Summary
A soot-smudged parable of Gilded-Age America, The Woman God Sent weds Dickensian gloom to Capitol-Hill melodrama: Margaret Manning—orphaned by a mother’s early grave and a ward-heeling father’s convenient absence—learns the clang of looms before she masters cursive. The Finns, a surrogate clan whose surname hints at both charity and fatalism, feed her scraps of kindness and send her to the mill where children stoop like aged monks. Night school becomes her candle in that cavern; the classroom’s chalk squeaks out a manifesto against the sin of tiny fingers caught in flywheels. Armed with statistics and a quiver of moral outrage, she rides the rails to Washington, a modern Joan fusing Social-Gospel fervor with first-wave feminism. There she collides with Jack West, heir to a dynasty of smoke-filled rooms, whose silk lapels still smell of campaign cigars. Their courtship is conducted in marble corridors where every whisper ricochets off busts of dead statesmen. Senator Mathews—part kingmaker, part serpent—sees in Margaret’s anti-child-labor bill a blade to eviscerate his rival, Jim Connelly, the very titan who sired her and vanished. A dossier flung across a mahogany desk detonates Jack’s trust: the woman he worshipped is the daughter of the machine he despises. Yet the climax refuses cynicism; Connelly, broken by public exposure, lifts his gray head in a cathedral of reporters and pronounces his daughter the better part of himself. The bill passes; the factory whistles fall silent for one reverent breath; Margaret’s face, framed in a window of the Capitol, becomes a secular icon of absolution.
Synopsis
Margaret Manning, a poor waif who lost her mother early in her childhood and was deserted by her machine-politician father Jim Connelly is raised by the Finns, a poor family who sends her to work in the factory. The evils of such a life make a deep impression on Margaret, who attends night school to better herself. Assuming the leadership in a campaign to abolish child labor, she journeys to Washington, D.C., where she falls in love with Jack West, the son of a wealthy politician.

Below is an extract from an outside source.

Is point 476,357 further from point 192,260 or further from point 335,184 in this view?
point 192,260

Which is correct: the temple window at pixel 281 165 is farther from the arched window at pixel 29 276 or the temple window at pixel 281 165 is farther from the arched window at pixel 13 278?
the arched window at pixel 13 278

Margaret's bill is backed by Senator Mathews, who decides to discredit his opponent, Jim Connelly, by investigating his past. He discovers that Margaret is Connelly's daughter, a fact that shakes Jack's faith in her. However, when Connelly finally admits that he is beaten and praises his daughter's tenacity, Jack's faith is restored, and the bill is passed to the benefit of thousands of factory workers.